Abstract

Abstract The baroclinic and barotropic components of atmospheric dynamics are usually viewed as interlinked through the baroclinic life cycle, with baroclinic growth of eddies connected to heat fluxes, barotropic decay connected to momentum fluxes, and the two eddy fluxes connected through the Eliassen–Palm wave activity. However, recent observational studies have suggested that these two components of the dynamics are largely decoupled in their variability, with variations in the zonal mean flow associated mainly with the momentum fluxes, variations in the baroclinic wave activity associated mainly with the heat fluxes, and essentially no correlation between the two. These relationships are examined in a dry dynamical core model under different configurations and in Southern Hemisphere observations, considering different frequency bands to account for the different time scales of atmospheric variability. It is shown that at intermediate periods longer than 10 days, the decoupling of the baroclinic and barotropic modes of variability can indeed occur as the eddy kinetic energy at those time scales is only affected by the heat fluxes and not the momentum fluxes.

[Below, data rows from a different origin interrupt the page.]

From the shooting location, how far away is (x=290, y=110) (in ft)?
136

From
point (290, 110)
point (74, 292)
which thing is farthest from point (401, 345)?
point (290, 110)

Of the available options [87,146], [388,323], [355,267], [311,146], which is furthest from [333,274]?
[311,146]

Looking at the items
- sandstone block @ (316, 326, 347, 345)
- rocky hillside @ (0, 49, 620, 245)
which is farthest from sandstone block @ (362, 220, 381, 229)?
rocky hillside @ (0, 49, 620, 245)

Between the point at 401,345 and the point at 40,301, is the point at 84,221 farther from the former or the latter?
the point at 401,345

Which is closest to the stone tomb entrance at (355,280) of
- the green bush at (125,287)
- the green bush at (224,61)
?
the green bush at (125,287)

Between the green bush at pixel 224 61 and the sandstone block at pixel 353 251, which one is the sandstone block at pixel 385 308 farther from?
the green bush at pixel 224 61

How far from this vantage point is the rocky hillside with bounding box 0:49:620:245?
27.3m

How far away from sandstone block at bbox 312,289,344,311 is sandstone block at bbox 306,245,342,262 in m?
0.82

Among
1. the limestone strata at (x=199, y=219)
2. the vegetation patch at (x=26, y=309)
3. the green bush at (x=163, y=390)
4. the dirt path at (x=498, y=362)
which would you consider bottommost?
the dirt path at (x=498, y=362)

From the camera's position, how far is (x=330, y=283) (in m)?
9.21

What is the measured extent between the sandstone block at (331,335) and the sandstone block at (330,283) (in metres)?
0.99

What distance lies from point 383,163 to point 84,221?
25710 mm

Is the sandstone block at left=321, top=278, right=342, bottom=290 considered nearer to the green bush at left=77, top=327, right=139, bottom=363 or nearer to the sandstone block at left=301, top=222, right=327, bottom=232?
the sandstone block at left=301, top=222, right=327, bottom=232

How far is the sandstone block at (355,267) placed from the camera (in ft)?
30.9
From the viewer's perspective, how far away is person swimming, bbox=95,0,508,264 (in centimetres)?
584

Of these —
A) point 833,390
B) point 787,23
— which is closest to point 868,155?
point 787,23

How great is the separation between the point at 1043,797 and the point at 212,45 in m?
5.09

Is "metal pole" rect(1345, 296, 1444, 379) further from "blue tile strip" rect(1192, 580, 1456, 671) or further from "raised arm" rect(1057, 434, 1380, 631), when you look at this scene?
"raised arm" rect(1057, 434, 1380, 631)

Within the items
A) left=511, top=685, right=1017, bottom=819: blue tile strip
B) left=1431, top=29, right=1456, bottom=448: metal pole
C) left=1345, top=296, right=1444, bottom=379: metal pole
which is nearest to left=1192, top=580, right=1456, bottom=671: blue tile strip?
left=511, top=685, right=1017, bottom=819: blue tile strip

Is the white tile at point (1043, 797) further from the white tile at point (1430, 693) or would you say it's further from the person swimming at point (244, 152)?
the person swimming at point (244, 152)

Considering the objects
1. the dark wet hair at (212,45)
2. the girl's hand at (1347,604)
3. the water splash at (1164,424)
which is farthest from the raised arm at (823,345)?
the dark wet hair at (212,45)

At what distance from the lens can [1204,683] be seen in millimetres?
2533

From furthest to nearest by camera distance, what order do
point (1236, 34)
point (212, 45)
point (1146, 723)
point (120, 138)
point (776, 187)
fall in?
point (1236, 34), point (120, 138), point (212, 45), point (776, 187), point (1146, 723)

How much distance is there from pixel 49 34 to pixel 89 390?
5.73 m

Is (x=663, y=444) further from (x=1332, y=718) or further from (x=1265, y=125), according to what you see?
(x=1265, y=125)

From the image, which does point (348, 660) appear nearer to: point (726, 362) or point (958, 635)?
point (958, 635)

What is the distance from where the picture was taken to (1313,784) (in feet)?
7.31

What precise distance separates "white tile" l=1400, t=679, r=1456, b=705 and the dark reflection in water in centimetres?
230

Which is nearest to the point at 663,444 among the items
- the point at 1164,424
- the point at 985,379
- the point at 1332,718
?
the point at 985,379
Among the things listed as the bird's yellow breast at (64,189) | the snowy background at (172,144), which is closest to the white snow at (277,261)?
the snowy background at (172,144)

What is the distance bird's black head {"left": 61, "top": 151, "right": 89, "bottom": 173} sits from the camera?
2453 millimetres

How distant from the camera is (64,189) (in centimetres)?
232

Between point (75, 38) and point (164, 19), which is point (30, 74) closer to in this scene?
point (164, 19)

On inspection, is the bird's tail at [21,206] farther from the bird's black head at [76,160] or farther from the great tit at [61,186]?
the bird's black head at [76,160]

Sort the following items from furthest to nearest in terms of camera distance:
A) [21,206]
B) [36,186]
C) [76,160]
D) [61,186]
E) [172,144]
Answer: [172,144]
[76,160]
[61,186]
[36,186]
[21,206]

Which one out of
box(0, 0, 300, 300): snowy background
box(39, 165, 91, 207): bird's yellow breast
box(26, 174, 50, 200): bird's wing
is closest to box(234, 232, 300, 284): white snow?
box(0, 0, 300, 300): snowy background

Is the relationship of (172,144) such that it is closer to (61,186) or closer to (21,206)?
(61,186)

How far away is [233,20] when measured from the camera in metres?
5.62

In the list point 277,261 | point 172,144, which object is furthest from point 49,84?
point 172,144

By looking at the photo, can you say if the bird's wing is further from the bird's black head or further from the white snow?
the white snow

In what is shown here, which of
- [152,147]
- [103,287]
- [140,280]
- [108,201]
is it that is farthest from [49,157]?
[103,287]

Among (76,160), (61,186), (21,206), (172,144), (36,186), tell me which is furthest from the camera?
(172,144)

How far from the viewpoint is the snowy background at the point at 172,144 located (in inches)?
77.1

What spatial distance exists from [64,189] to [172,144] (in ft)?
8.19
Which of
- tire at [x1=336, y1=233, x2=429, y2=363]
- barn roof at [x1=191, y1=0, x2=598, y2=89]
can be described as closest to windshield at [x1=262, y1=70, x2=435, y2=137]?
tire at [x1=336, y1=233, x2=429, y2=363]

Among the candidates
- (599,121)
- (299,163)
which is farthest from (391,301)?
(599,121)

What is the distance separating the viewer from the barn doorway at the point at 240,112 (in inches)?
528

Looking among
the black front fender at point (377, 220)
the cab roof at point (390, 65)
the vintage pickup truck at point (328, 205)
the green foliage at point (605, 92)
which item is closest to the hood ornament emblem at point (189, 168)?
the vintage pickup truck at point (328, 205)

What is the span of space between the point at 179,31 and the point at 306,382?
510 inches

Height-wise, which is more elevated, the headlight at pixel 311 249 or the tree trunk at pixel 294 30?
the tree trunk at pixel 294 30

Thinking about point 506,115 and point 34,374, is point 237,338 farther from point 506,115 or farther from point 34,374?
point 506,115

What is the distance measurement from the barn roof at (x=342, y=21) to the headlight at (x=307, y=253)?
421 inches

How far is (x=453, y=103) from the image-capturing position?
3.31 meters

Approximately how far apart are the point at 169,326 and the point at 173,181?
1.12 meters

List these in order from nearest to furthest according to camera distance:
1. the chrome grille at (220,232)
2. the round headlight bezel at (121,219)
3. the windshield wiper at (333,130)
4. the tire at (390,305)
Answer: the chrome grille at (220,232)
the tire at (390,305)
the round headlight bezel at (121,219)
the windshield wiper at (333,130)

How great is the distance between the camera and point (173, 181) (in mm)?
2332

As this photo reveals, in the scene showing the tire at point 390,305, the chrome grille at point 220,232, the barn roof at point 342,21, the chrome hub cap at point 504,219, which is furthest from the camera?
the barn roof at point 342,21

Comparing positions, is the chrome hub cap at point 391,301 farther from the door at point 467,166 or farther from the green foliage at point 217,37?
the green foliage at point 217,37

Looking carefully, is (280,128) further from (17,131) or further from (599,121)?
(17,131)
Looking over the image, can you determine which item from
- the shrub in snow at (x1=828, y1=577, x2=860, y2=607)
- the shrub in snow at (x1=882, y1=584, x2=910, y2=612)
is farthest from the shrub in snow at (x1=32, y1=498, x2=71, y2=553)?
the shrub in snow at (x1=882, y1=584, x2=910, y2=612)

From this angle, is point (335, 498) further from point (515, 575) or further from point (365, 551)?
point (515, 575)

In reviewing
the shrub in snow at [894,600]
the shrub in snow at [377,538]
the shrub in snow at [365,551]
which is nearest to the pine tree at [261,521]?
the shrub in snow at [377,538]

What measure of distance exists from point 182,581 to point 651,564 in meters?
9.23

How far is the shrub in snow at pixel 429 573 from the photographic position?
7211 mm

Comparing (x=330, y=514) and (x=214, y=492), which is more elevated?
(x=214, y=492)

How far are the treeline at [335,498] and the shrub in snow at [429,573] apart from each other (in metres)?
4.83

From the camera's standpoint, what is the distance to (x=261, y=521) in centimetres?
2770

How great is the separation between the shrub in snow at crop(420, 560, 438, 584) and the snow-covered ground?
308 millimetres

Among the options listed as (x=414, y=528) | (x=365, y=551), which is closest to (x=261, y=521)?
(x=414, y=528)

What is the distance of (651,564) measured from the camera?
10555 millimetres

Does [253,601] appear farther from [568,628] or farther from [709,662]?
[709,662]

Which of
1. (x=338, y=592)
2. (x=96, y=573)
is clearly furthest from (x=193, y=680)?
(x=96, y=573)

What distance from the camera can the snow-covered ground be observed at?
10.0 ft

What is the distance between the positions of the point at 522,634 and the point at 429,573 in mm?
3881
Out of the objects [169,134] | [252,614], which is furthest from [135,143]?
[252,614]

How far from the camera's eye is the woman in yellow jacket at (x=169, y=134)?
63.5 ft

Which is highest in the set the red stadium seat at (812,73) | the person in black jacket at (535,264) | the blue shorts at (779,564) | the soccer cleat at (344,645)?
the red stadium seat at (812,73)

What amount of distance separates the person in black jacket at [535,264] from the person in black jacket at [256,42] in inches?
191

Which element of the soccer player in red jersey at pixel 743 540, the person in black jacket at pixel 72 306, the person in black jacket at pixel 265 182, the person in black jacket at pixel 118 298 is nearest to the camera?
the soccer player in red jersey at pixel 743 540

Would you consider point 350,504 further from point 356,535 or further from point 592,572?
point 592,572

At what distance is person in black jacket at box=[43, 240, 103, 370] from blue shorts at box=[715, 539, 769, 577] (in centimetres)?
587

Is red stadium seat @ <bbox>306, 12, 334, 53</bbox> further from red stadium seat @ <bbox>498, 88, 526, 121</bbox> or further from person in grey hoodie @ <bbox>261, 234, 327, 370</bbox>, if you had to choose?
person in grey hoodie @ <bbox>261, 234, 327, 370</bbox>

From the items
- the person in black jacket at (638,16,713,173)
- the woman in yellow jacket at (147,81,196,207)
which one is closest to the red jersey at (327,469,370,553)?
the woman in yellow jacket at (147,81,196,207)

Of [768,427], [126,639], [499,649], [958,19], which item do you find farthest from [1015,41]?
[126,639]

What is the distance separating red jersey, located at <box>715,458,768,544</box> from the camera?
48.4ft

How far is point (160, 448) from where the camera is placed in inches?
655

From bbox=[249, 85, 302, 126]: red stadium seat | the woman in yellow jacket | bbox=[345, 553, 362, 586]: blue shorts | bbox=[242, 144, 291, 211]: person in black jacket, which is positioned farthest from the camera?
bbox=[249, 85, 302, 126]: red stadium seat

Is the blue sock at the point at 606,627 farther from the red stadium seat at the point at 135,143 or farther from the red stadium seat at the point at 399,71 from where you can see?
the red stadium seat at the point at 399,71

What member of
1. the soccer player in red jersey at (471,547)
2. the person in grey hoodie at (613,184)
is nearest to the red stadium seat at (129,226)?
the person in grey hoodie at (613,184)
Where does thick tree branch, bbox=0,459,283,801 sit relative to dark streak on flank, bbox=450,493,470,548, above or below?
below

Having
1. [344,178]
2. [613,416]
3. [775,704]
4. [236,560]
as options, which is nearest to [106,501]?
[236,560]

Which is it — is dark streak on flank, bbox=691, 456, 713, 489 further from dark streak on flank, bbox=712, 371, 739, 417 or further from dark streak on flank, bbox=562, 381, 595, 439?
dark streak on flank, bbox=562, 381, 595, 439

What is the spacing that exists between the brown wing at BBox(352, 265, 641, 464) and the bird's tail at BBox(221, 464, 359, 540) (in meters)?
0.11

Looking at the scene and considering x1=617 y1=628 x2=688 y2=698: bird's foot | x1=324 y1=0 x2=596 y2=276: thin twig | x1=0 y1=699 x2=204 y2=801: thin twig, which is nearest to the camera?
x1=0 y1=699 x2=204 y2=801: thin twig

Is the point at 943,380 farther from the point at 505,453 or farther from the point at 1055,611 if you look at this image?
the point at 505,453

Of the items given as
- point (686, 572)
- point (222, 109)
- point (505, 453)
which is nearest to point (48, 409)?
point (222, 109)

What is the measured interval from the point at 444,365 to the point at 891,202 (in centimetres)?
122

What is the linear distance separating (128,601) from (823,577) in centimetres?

The baroclinic variability includes the oscillator model with periods of 20–30 days. At both the synoptic time scale and the quasi-steady limit, the baroclinic and barotropic modes of variability are linked, consistent with baroclinic life cycles and the positive baroclinic feedback mechanism, respectively. In the quasi-steady limit, the pulsating modes of variability and their correlations depend sensitively on the model climatology.